Results for (a) TL-1 (ITO-SiO2-aSi-Al2O3-Al) and (b) TL-2 (Si3N4-PEDOT:PSS-PCDTBT:PCBM-Al2O3-Al) without the transfer layer (no TL, dashed lines) using 1000 data points and with transfer layer (w/TL, solid lines) using 500 data points.

Figure 5 shows the effectiveness of the transfer learning method. The smallest out-sample MSE of no TL case in TL-1 is more than 3 times larger than the largest out-sample MSE w/TL case even though the number of data is half of the no TL case. Furthermore, although the improvement in TL-2 case is not as significant as in TL-1, using the transfer layer reduces error to almost half of the TL-2 (no TL). The reason of this less significant improvement is that the validation error of TL-2 case without transfer layer is similar to that of the base case. On the other hand, the validation error of TL-1 (no TL) case is ~5 times larger than that of the base case. As can be seen from Fig. 5b, the most significant improvement in validation error is obtained when 3 neurons is used where the largest deviation between errors of TL-2 and base cases is observed.
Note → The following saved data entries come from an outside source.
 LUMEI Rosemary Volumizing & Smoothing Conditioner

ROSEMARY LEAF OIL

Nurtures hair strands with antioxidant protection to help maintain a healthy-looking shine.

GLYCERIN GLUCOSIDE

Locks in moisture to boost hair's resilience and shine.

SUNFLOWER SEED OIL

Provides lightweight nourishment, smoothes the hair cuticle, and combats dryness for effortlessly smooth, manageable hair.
Therefore the relation between the deviation between errors of transfer and base cases suggest that the more accurate the base case is, the more the validation error is reduced. Furthermore, if the base case is less accurate than the transfer cases, prediction performance can even become worse. This is known as negative transfer which is an undesirable phenomenon in transfer learning applications.
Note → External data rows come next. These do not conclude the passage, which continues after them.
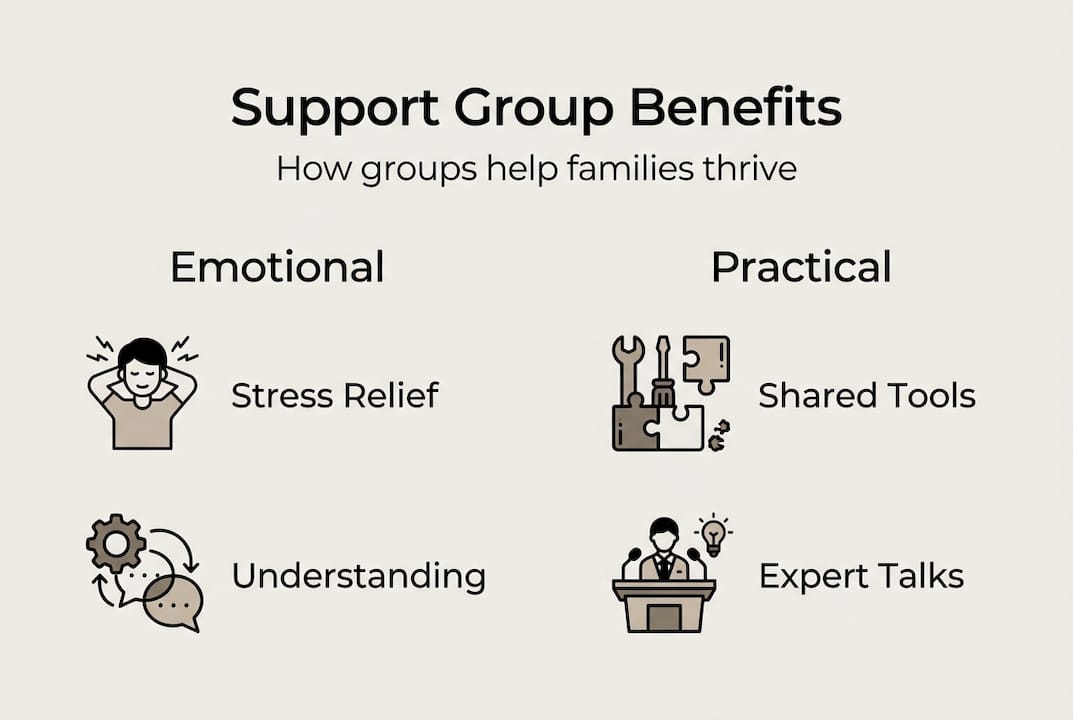 Support Group Benefits

How groups help families thrive

Emotional

Stress Relief

Understanding

Practical

Shared Tools

Expert Talks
The effect of negative transfer on prediction accuracy is illustrated in Fig. 6 by switching the base and TL-1 cases where the hidden layer of TL-1 (ITO-SiO2-aSi-Al2O3-Al) is transferred to the base case (ITO-ZnO-P3HT:PCBM-MoO3-Al). As seen from Fig. 6, the training MSE does not change as expected; however, the validation error significantly increases since the transferred layer is adopted from a less accurate model.

Figure 6
figure 6

Negative Transfer: Comparison of MSE of no TL Base case (dashed) and w/TL from TL-1 (solid).

In TL-1 case, 12 and 9 neurons are selected for no TL and w/TL respectively for optimization. The results are compared with the previous optimization studies for the same 5-layer a-Si solar cell36,42. Similarly, in TL-2 case, 15 and 12 neurons are selected for no TL and w/TL respectively for optimization.
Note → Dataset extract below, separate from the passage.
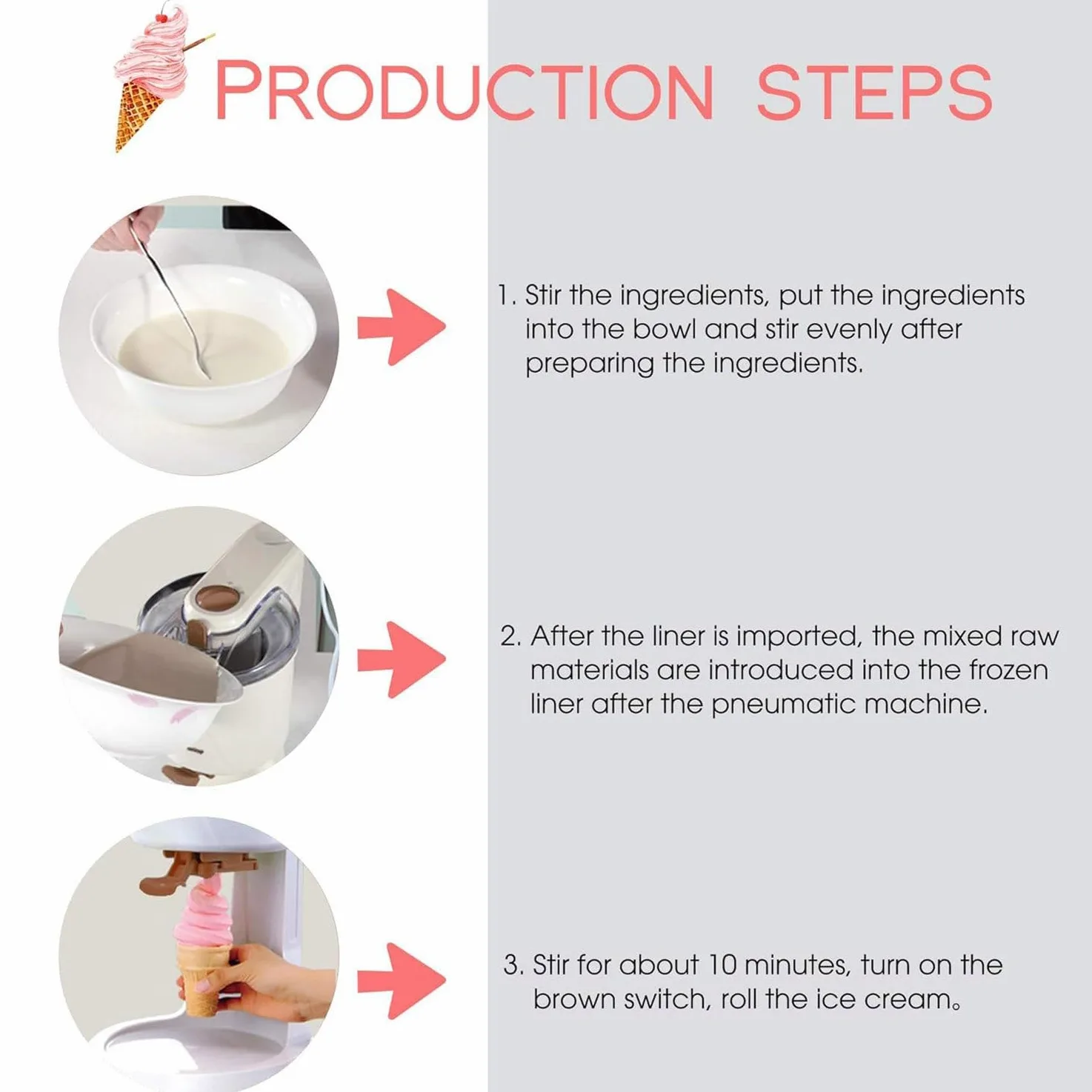 PRODUCTION STEPS

1. Stir the ingredients, put the ingredients into the bowl and stir evenly after preparing the ingredients.

2. After the liner is imported, the mixed raw materials are introduced into the frozen liner after the pneumatic machine.

3. Stir for about 10 minutes, turn on the brown switch, roll the ice cream。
The results obtained using transfer learning are in a good agreement with the direct optimization results for both cases. The optimized geometry in TL-1 case is also very close to the results from the previous study36. In the other study42, a regression-tree based optimizer is used as well as simulated annealing on direct FDTD simulations to find the optimal solution. However, since the objective function in this study42 is slightly different than the present objective function, a deviation between the results of these two studies is expected. The present study achieved a slightly higher EQE than that the previous result42. The optimization results are presented in Table 1 and evolutions of EQE are presented in Fig. 7.

Figure 7
figure 7

Evolution of EQE during optimization for (a) TL-1, w/out TL, (b) TL-1 w/TL, (c) TL-2 w/out TL (b) TL-2 w/TL.

Results show that equivalent EQEs can be obtained from an amorphous silicon and an organic P3HT:PCBM solar cell. EQE of PCDTBT:PCBM solar cell is lower than the others because the longer wavelengths where PCDTBT:PCBM can absorb more than a-Si and P3HT:PCBM are ignored in EQE calculation. EQE is calculated between λ = 300–750 nm for all cases for consistency.

Conclusion

In this paper, a novel methodology of multilayer neural network based transfer optimization for design problems was presented. The proposed method was applied to a case study where a multilayer thin film solar cell was to be optimized for the best external quantum efficiency. The results showed that the prediction accuracy can be improved using transfer learning. Furthermore, the number of high fidelity function evaluations during surrogate based optimization can be decreased without sacrificing the accuracy.